Louis MALLE – France 1966 2h – avec Jean Paul Belmondo, Geneviève Bujold, Marie Dubois, Julien Guiomar, Charles Denner, Françoise Fabian, Marlène Jobert, Martine Sarcey, Paul le Person, Bernadette Lafont… Scénario de Jean-Claude Carrière et Louis Malle, d’après le roman de Georges Darien.
Du 07/12/22 au 27/12/22
Que le grand cric me croque, saperlipopette ! J’avais oublié que Belmondo avait été un aussi grand acteur : il est ici superbe d’intensité retenue, de douleur goguenarde, en malfrat sans dieu ni maître, en séducteur désabusé et dilettante dont l’amoralité n’a d’égale que son habileté à détrousser son propre clan : une bourgeoisie confite qui lui inspire un dégoût viscéral.
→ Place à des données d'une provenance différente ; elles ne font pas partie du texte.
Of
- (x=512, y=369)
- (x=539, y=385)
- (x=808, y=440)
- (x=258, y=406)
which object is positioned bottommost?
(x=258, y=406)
J’avais oublié qu’elles étaient aussi belles : Geneviève Bujold, Marlène Jobert, Marie Dubois, Françoise Fabian, Bernadette Lafont… sublimes dans leurs atours valorisants de jeunes bourgeoises ou de femmes légères d’une fin de xixe siècle fabuleusement filmée par un Louis Malle à son meilleur. Par Belzebuth, qu’il était drôle Julien Guiomar en faux prélat reconverti dans la cambriole, qu’il était saisissant Charles Denner, dans son personnage fugace mais inoubliable de truand anarchiste qui vient défier un ordre qu’il vomit et une mort qu’il refuse de fuir ! Bref j’avais oublié que Le Voleur était un film magnifique. Si ça se trouve, vous aussi…
Une sombre nuit, Georges Randal entre par effraction dans une maison bourgeoise. Le geste est sûr, la routine a eu raison de l’excitation des premières fois et dans la pénombre, Georges Randal, cambrioleur revenu de tout, se souvient : orphelin adopté par un oncle plein aux as, il a commis son premier cambriolage par défi envers ce tuteur qu’il n’aimait pas et qui le lui rendait bien, et envers sa belle cousine Charlotte qui l’avait snobé. Puis il y a prit goût, surtout après avoir rencontré le très cynique abbé Lamargelle, qui le fait pénétrer dans le milieu troublant des prostituées, des cambrioleurs, des anarchistes : il est alors devenu un maître dans son domaine.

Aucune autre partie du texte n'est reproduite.